The introduction of Gemini Omni was a key highlight among a series of other Gemini announcements, marking a new era in generative AI capabilities.

The first model in this family, Gemini Omni Flash, launched the same day as the announcement.

Gemini Omni Flash is now accessible to Google AI Plus, Pro, and Ultra subscribers through the Gemini app and Google Flow.

The Multimodal Revolution and Unique Capabilities

Unlike conventional text-to-video AI models, Gemini Omni excels in its multimodal capabilities for both input and output.

Users can input various types of data, such as text, audio, images, and video, to trigger the model's creation.

Omni then generates a unique interactive world, leveraging Gemini's "real-world knowledge," designed to create videos with more accurate physics and more realistic-looking content.

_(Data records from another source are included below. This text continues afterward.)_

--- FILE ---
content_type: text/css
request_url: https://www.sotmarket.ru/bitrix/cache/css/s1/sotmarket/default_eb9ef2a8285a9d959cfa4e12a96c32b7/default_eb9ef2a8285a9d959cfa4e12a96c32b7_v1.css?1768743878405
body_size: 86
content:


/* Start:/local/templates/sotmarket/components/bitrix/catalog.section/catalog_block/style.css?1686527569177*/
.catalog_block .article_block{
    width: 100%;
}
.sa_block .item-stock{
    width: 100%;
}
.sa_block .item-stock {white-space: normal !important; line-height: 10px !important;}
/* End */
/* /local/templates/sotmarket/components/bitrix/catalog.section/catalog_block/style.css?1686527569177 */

Gemini Omni's capabilities also include understanding the context of a prompt, including historical facts, to generate more accurate and relevant video content.

"We’re introducing Gemini Omni, where Gemini’s ability to reason meets the ability to create. Omni is our new model that can create anything from any input — starting with video. With Omni, you can combine images, audio, video and text as input and generate high-quality videos grounded in Gemini's real-world knowledge," Google said on its official website.

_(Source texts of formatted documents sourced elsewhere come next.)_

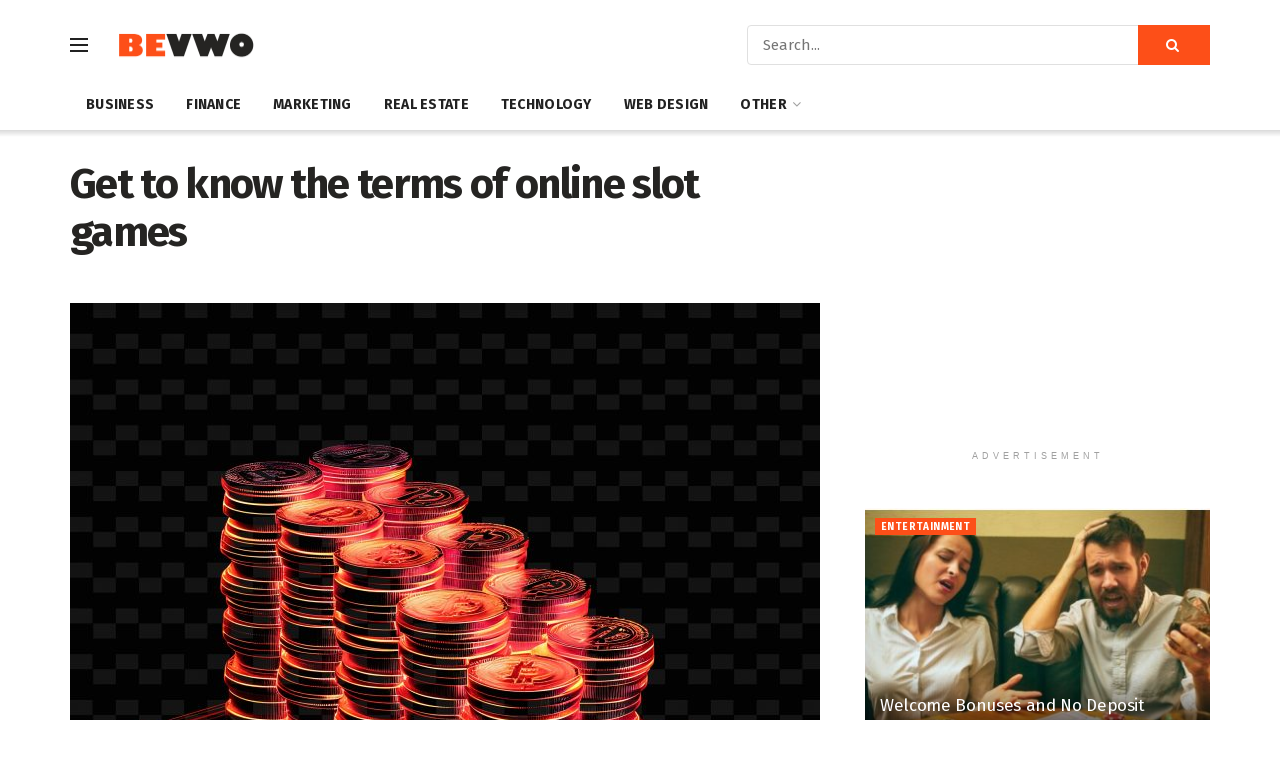

--- FILE ---
content_type: text/html; charset=utf-8
request_url: https://www.google.com/recaptcha/api2/aframe
body_size: 266
content:
<!DOCTYPE HTML><html><head><meta http-equiv="content-type" content="text/html; charset=UTF-8"></head><body><script nonce="2NtaTRq4Aexq-1Iv45tiHA">/** Anti-fraud and anti-abuse applications only. See google.com/recaptcha */ try{var clients={'sodar':'https://pagead2.googlesyndication.com/pagead/sodar?'};window.addEventListener("message",function(a){try{if(a.source===window.parent){var b=JSON.parse(a.data);var c=clients[b['id']];if(c){var d=document.createElement('img');d.src=c+b['params']+'&rc='+(localStorage.getItem("rc::a")?sessionStorage.getItem("rc::b"):"");window.document.body.appendChild(d);sessionStorage.setItem("rc::e",parseInt(sessionStorage.getItem("rc::e")||0)+1);localStorage.setItem("rc::h",'1769059679014');}}}catch(b){}});window.parent.postMessage("_grecaptcha_ready", "*");}catch(b){}</script></body></html>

Features and Workflow Integration

Gemini Omni's initial focus is video generation, although Google plans to add image and text capabilities over time.

Conversational editing features allow users to modify videos through direct conversation with the Omni model.

For example, users can change the background, visual style, point of view, or other specific details in a video clip with just verbal commands.

Omni serves as a "world model" capable of maintaining a cohesive, reality-based world.

This model is designed to unify the entire video creation workflow, from scriptwriting to animation and editing, into a single, intuitive, conversational interface.

To ensure security and accountability, all videos generated by Gemini Omni will be watermarked with SynthID, identifying them as AI-generated.

Google Gemini Omni Comparison and Future Plans

Gemini Omni represents a significant leap forward in world understanding, multimodality, and editing capabilities, enabling users to generate any output from any input, starting with video.

This model intelligently combines Gemini's reasoning capabilities with the power of creation.

While the visual quality of the leaked clips doesn't significantly surpass Veo 3.1, the editing workflow offered by Omni is radically different and more revolutionary.

Google has also announced the development of a more robust Omni model, "Omni Pro."

Additionally, Google plans to expand Omni's capabilities to edit audio and speech in videos.

However, this feature will be rolled out once the company can ensure its implementation is responsible.